Na primeira entrevista concedida à imprensa desde que foi preso em Curitiba, há pouco mais de um ano, o ex-presidente Luiz Inácio Lula da Silva (PT) afirmou que o país está sendo governado por um “bando de malucos” e convocou a elite brasileira a fazer uma "autocrítica" sobre o resultado das eleições.
Depois de uma batalha judicial que chegou ao Supremo Tribunal Federal (STF), os jornais Folha de S. Paulo e El País tiveram autorização para entrevistar o ex-presidente em uma sala na sede da Polícia Federal, em Curitiba, na manhã desta sexta-feira.
De acordo com informações da Folha de S. Paulo, as equipes de jornalistas tiveram duas horas e dez minutos para conversar com o petista, a uma distância de quatro metros – justificada como uma norma de segurança padrão.
Em relação ao governo do presidente Jair Bolsonaro, Lula afirmou que "ou ele constrói um partido sólido, ou não perdura". E convocou a elite brasileira a uma autocrítica após a eleição do presidente.
"Vamos fazer uma autocrítica geral nesse país. O que não pode é esse país estar governado por esse bando de maluco que governa o país. O país não merece isso e sobretudo o povo não merece isso", afirmou.
Lula comentou ainda as denúncias de ligação de pessoas da família Bolsonaro com milicianos no Rio de Janeiro. “Imagine se os milicianos do Bolsonaro fossem amigos da minha família?", questionou, referindo-se ao fato de o filho do presidente, Flávio Bolsonaro, ter empregado familiares de um miliciano foragido da Justiça em seu gabinete quando era deputado estadual pelo Rio.
'Conje'
Questionado sobre a possibilidade de ficar preso ainda por vários anos, Lula afirmou que “não tem problema” e completou que dorme com a “consciência tranquila”, ao contrário do Deltran Dallagnol (procurador do Ministério Público, um dos coordenadores da Lava-Jato) e do ex-juiz Sérgio Moro (atualmente ministro da Justiça).
Lula contou ainda que, ao ter a prisão decretada pelo Tribunal Regional Federal da 4ª Região (TRF-4), logo após a condenação em segunda instância, houve quem defendeu que ele fugisse do país ou se abrigasse em alguma embaixada. Mas ele decidiu se entregar, depois de passar horas na sede do Sindicato dos Metalúrgicos, no ABC Paulista.

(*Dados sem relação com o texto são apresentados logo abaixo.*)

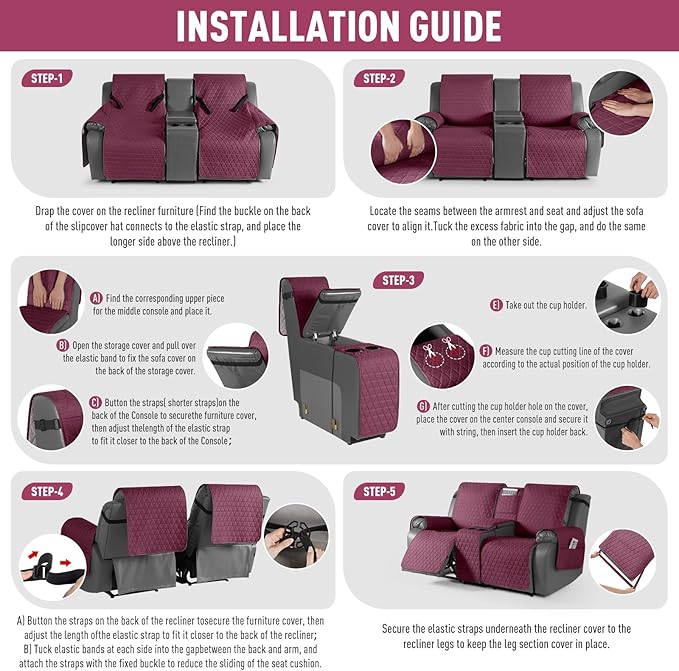 INSTALLATION GUIDE

STEP-1

Drap the cover on the recliner furniture (Find the buckle on the back of the slipcover hat connects to the elastic strap, and place the longer side above the recliner.)

STEP-2

Locate the seams between the armrest and seat and adjust the sofa cover to align it.Tuck the excess fabric into the gap, and do the same on the other side.

STEP-3

A) Find the corresponding upper piece for the middle console and place it.

B) Open the storage cover and pull over the elastic band to fix the sofa cover on the back of the storage cover.

C) Button the straps( shorter straps)on the back of the Console to securethe furniture cover, then adjust thelength of the elastic strap to fit it closer to the back of the Console;

E) Take out the cup holder.

F) Measure the cup cutting line of the cover according to the actual position of the cup holder.

G) After cutting the cup holder hole on the cover, place the cover on the center console and secure it with string, then insert the cup holder back.

STEP-4

A) Button the straps on the back of the recliner tosecure the furniture cover, then adjust the length ofthe elastic strap to fit it closer to the back of the recliner;
B) Tuck elastic bands at each side into the gapbetween the back and arm, and attach the straps with the fixed buckle to reduce the sliding of the seat cushion.

STEP-5

Secure the elastic straps underneath the recliner cover to the recliner legs to keep the leg section cover in place.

“Eu tenho tanta obsessão de desmascarar o Moro, demascarar o Dellagnol e a sua turma, e desmascarar aqueles que me condenaram, que eu ficarei preso 100 anos, mas eu não trocarei minha liberdade pela minha dignidade. Eu quero provar a farsa montada aqui”, afirmou.
O ex-presidente disse ainda que não guarda “mágoa” ou “ódio” de quem o condenou, até porque espera viver até os 120 anos para provar sua “inocência” e a “farsa” montada pelo Ministério Público e Judiciário. “Na minha idade, quando a gente fica com ódio, a gente morre antes”.
Sobre o magistrado que o condenou a 12 anos e um mês de prisão no caso do Triplex do Guarujá, Lula não poupou ironias. "Sempre riram de mim porque eu falava 'menas'. Agora, o Moro falar 'conje' é uma vergonha", afirmou. Ele referia-se a participação de Moro em uma audiência pública na Câmara dos Deputados, em que pronunciou incorretamente a palavra “cônjuge” por duas vezes.
Militares
Em relação aos militares, disse que quer conversar para saber o por que do “ódio ao PT”, pois seu governo teria recuperado o orçamento das Forças Armadas.
Ao comentar sobre a morte do neto, Pedro Arthur, aos sete anos, há pouco mais de um mês, Lula chorou. "Eu às vezes penso que seria tão mais fácil que ele tivesse morrido. Eu já vivi 73 anos, poderia morrer e deixar o meu neto viver".
Nesse momento, segundo o jornal, o ex-presidente aproveitou para a agradecer o comportamento do vice-presidente, Hamilton Mourão, no episódio. O vice defendeu que a Justiça autorizasse a ida de Lula ao velório, ao contrário de Eduardo Bolsonaro, filho do presidente, que usou o Twitter para dizer que o petista queria se “vitimar” com a morte do neto.
A união dos partidos de esquerda, defendida desde as articulações para a campanha eleitoral do ano passado, também foi tema da entrevista.
Lula disse ainda que não ficou chateado com as declarações do senador Cid Gomes (PSB-CE), irmão de Ciro Gomes, que durante um encontro do PT chamou um filiado de “babaca” e lembrou que Lula está preso. “Isso é uma verdade. Só não precisava chamar os outros de babaca", disse, rindo.